**RAW DATA**
-- begin --
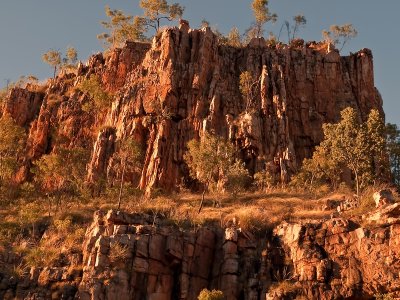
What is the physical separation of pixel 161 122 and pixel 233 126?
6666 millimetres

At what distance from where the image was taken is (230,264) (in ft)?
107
-- end --
-- begin --
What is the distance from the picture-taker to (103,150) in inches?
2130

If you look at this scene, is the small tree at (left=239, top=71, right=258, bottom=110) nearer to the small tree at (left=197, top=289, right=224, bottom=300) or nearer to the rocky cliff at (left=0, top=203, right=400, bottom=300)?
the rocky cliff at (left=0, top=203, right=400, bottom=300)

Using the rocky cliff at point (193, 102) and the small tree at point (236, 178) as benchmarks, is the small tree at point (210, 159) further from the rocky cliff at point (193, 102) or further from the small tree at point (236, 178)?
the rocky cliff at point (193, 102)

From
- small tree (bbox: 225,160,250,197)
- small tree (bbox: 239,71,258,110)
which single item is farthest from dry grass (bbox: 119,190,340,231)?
-- end --
-- begin --
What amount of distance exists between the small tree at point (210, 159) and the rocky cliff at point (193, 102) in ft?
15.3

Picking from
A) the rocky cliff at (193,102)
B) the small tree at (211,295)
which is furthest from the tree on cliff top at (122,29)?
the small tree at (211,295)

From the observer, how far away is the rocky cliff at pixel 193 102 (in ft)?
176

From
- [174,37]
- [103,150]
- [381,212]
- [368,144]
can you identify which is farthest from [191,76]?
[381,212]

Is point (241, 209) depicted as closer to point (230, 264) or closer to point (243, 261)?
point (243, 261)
-- end --
**TASK TO CARRY OUT**
Count the lines in the listing above that contain the string "farthest", treating uppercase and lowercase as different. Reply with only the number.

**TASK ANSWER**
2